*DIRECTIVE*
Copy the material below, swapping "separation" for "distance" wherever it appears and leaving everything else unchanged. Omit the pictures from your answer.

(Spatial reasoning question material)

※ ※ ※

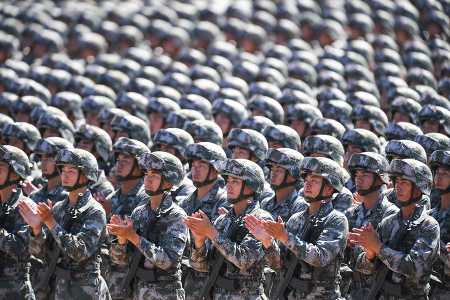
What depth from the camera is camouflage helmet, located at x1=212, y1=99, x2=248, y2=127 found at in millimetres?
18859

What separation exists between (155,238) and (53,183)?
287cm

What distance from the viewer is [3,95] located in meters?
20.5

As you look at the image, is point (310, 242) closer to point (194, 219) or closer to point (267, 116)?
point (194, 219)

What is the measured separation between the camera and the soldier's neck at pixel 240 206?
40.8 feet

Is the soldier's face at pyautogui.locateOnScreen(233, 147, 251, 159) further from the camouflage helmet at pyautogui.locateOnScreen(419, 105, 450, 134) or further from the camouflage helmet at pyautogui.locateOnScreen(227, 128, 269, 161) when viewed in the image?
the camouflage helmet at pyautogui.locateOnScreen(419, 105, 450, 134)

※ ※ ※

*CORRECT OUTPUT*
What depth from the camera is camouflage helmet, located at x1=212, y1=99, x2=248, y2=127 found at in millimetres?
18859

What distance exists between (155,238) and (53,183)?
287cm

What distance from the viewer is [3,95] located in meters?
20.5

As you look at the image, is point (310, 242) closer to point (194, 219) or closer to point (267, 116)?
point (194, 219)

What is the measured distance between the camera and the soldier's neck at pixel 240 206?
40.8 feet

Is the soldier's face at pyautogui.locateOnScreen(233, 147, 251, 159) further from the camouflage helmet at pyautogui.locateOnScreen(419, 105, 450, 134) or further from the camouflage helmet at pyautogui.locateOnScreen(227, 128, 269, 161) when viewed in the image?
the camouflage helmet at pyautogui.locateOnScreen(419, 105, 450, 134)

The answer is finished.